TRECHO
== == ==

A burguesia foi mais uma vez hostil à democracia e à defesa do povo. Em 28 de Outubro, o General François-Achille Bazaine rendeu-se com as suas tropas a um exército prussiano menor após um cerco em Metz. Bazaine, cujo ódio à República e princípios democráticos eram bem conhecidos, é amplamente acusado de traição. (Uma situação que se repetirá durante a Segunda Guerra Mundial. Metade do Estado de Guerra da França mudar-se-á para o Governo de Colaboração)

A situação em Paris, a capital sitiada da nova República, estava desesperada.

Os parisienses, armados e treinados em unidades da Guarda Nacional, resistiram apesar da fome generalizada até que um cessar-fogo foi assinado em 26 de Janeiro de 1871. Victor Hugo, que retornou a Paris na época da Declaração da República, expressou raiva geral contra a elite dominante ao escrever: "Paris foi vítima da defesa, bem como do ataque".

== == ==

TAREFAS A REALIZAR
1. Segundo o trecho, em que data foi assinado o cessar-fogo que encerrou a resistência dos parisienses?
2. Transcreva do trecho a passagem que vai de "A burguesia foi" até "Governo de Colaboração)".

DADOS FORNECIDOS
== == ==

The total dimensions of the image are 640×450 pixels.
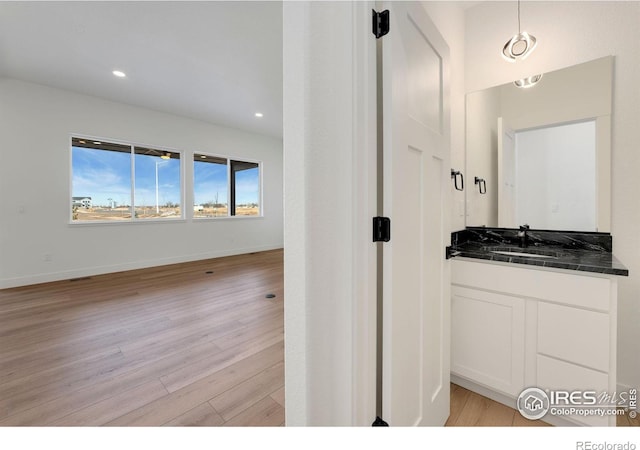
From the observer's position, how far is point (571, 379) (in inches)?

== == ==

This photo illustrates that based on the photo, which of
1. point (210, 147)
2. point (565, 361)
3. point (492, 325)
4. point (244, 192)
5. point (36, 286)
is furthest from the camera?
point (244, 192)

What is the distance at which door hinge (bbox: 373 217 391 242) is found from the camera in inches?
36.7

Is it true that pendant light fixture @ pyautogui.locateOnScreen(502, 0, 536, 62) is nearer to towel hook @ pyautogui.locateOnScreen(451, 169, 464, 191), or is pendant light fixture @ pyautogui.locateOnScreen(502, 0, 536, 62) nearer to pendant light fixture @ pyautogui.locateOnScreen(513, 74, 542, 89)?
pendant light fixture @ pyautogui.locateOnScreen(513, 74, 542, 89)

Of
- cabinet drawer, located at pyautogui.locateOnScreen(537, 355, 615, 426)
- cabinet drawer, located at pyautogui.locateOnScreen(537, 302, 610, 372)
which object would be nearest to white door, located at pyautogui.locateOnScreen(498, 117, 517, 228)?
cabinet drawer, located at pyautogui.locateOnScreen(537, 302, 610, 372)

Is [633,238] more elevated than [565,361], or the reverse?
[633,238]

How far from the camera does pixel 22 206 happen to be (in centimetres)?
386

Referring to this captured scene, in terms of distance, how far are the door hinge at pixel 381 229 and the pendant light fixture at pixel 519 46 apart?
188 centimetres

== == ==

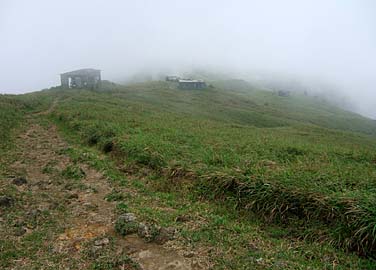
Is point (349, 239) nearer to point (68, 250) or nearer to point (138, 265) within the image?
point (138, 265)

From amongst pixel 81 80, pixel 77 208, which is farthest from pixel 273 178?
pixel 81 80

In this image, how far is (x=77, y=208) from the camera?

== == ==

RESPOSTAS POR TAREFA
1. Em 26 de Janeiro de 1871.

2.
A burguesia foi mais uma vez hostil à democracia e à defesa do povo. Em 28 de Outubro, o General François-Achille Bazaine rendeu-se com as suas tropas a um exército prussiano menor após um cerco em Metz. Bazaine, cujo ódio à República e princípios democráticos eram bem conhecidos, é amplamente acusado de traição. (Uma situação que se repetirá durante a Segunda Guerra Mundial. Metade do Estado de Guerra da França mudar-se-á para o Governo de Colaboração)